## Task:
Go through the material and pull out every line with the string "salad" in it.

-------- Information supplied

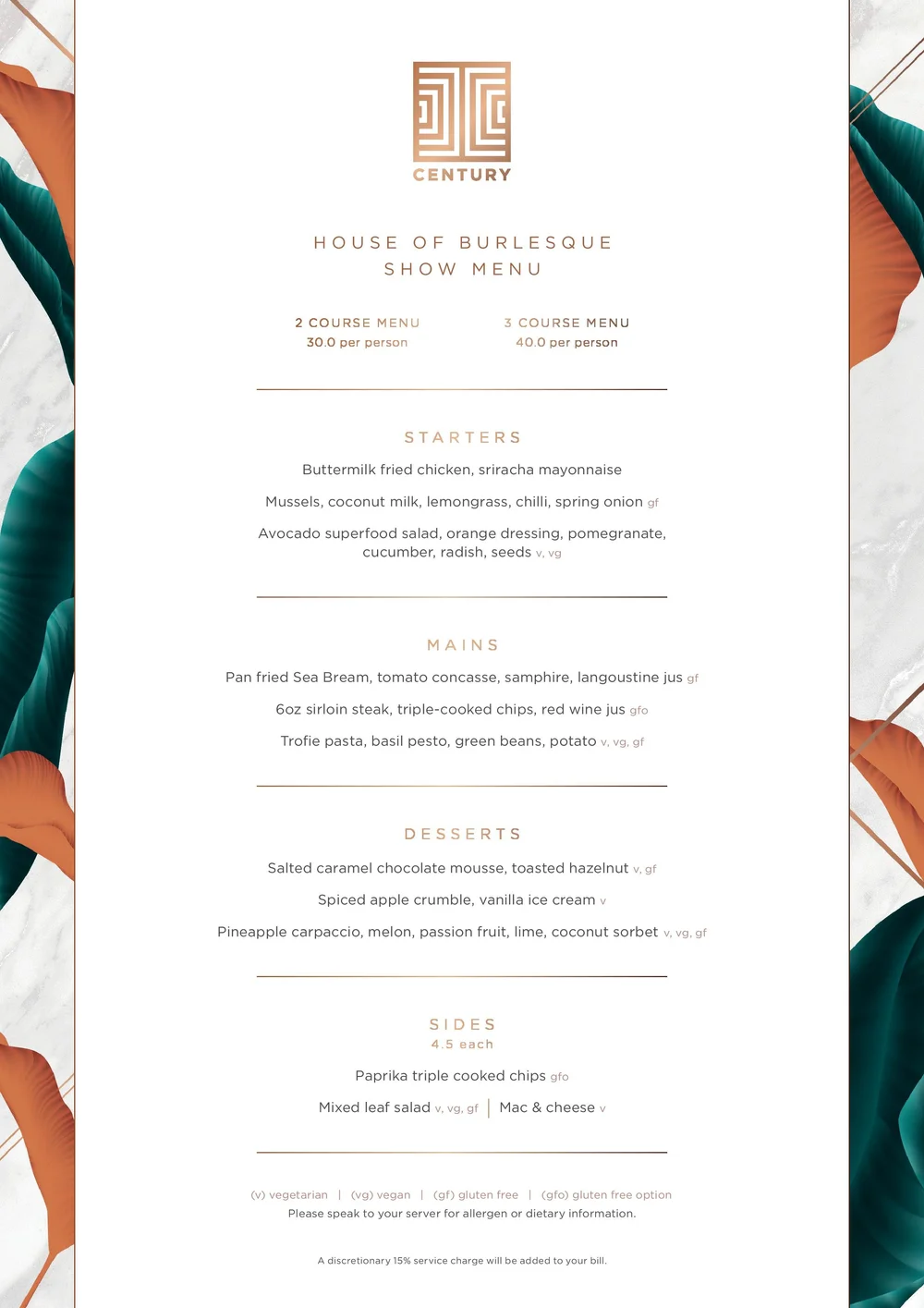 CENTURY

HOUSE OF BURLESQUE
SHOW MENU

2 COURSE MENU
30.0 per person

3 COURSE MENU
40.0 per person

STARTERS

Buttermilk fried chicken, sriracha mayonnaise

Mussels, coconut milk, lemongrass, chilli, spring onion gf

Avocado superfood salad, orange dressing, pomegranate, cucumber, radish, seeds v, vg

MAINS

Pan fried Sea Bream, tomato concasse, samphire, langoustine jus gf

6oz sirloin steak, triple-cooked chips, red wine jus gfo

Trofie pasta, basil pesto, green beans, potato v, vg, gf

DESSERTS

Salted caramel chocolate mousse, toasted hazelnut v, gf

Spiced apple crumble, vanilla ice cream v

Pineapple carpaccio, melon, passion fruit, lime, coconut sorbet v, vg, gf

SIDES
4.5 each

Paprika triple cooked chips gfo

Mixed leaf salad v, vg, gf | Mac & cheese v

(v) vegetarian | (vg) vegan | (gf) gluten free | (gfo) gluten free option
Please speak to your server for allergen or dietary information.

A discretionary 15% service charge will be added to your bill.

----------------

## Output for this exercise:
Avocado superfood salad, orange dressing, pomegranate, cucumber, radish, seeds v, vg
Mixed leaf salad v, vg, gf | Mac & cheese v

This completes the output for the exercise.